** Opening RECORDED DATA block **

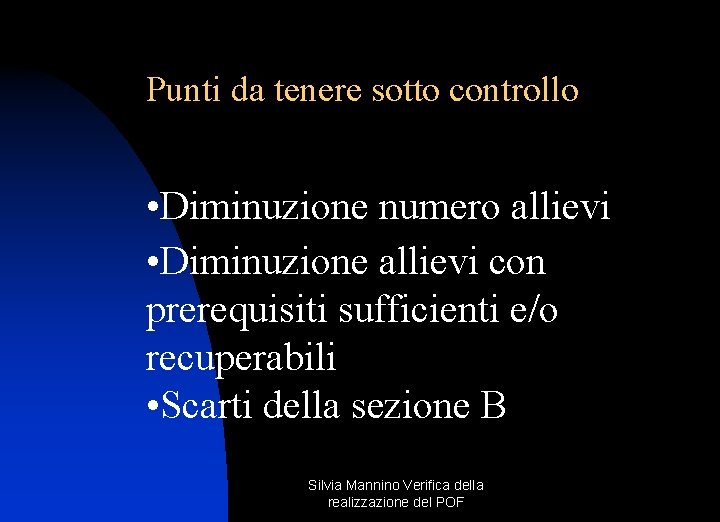 Punti da tenere sotto controllo • Diminuzione numero allievi • Diminuzione allievi con prerequisiti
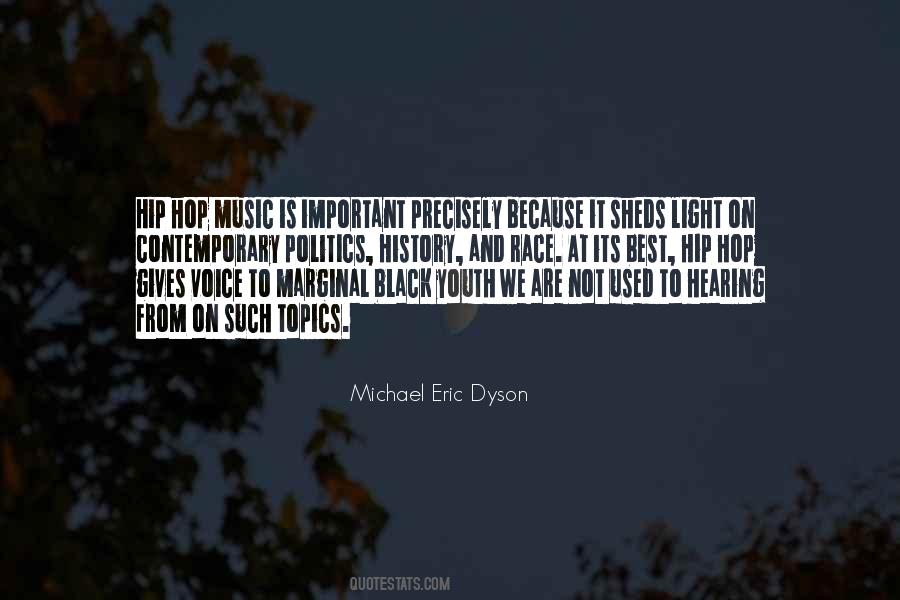 Michael Eric Dyson Quotes #321342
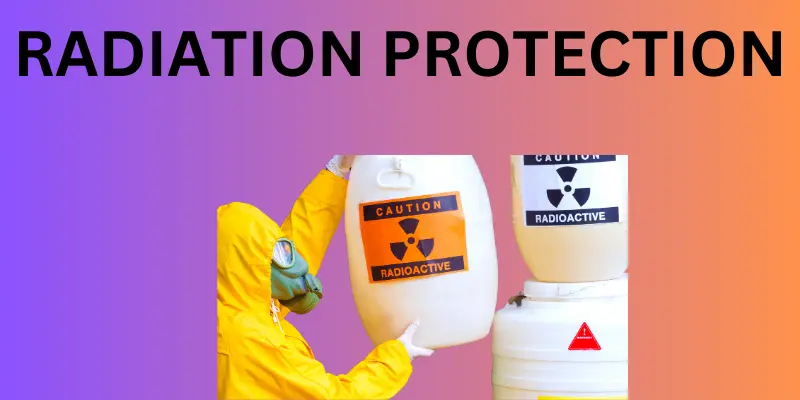 Radiation Protection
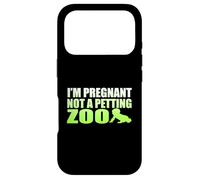 I'm Pregnant Not A Petting Zoo Graphic - Funny Pregnancy Case for iPhone 17 Pro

** Closing RECORDED DATA block **

## ASSIGNMENT
When you reach an image, pass over it, and retype all other material exactly.

## YOUR RESPONSE
 Punti da tenere sotto controllo • Diminuzione numero allievi • Diminuzione allievi con prerequisiti
 Michael Eric Dyson Quotes #321342
 Radiation Protection
 I'm Pregnant Not A Petting Zoo Graphic - Funny Pregnancy Case for iPhone 17 Pro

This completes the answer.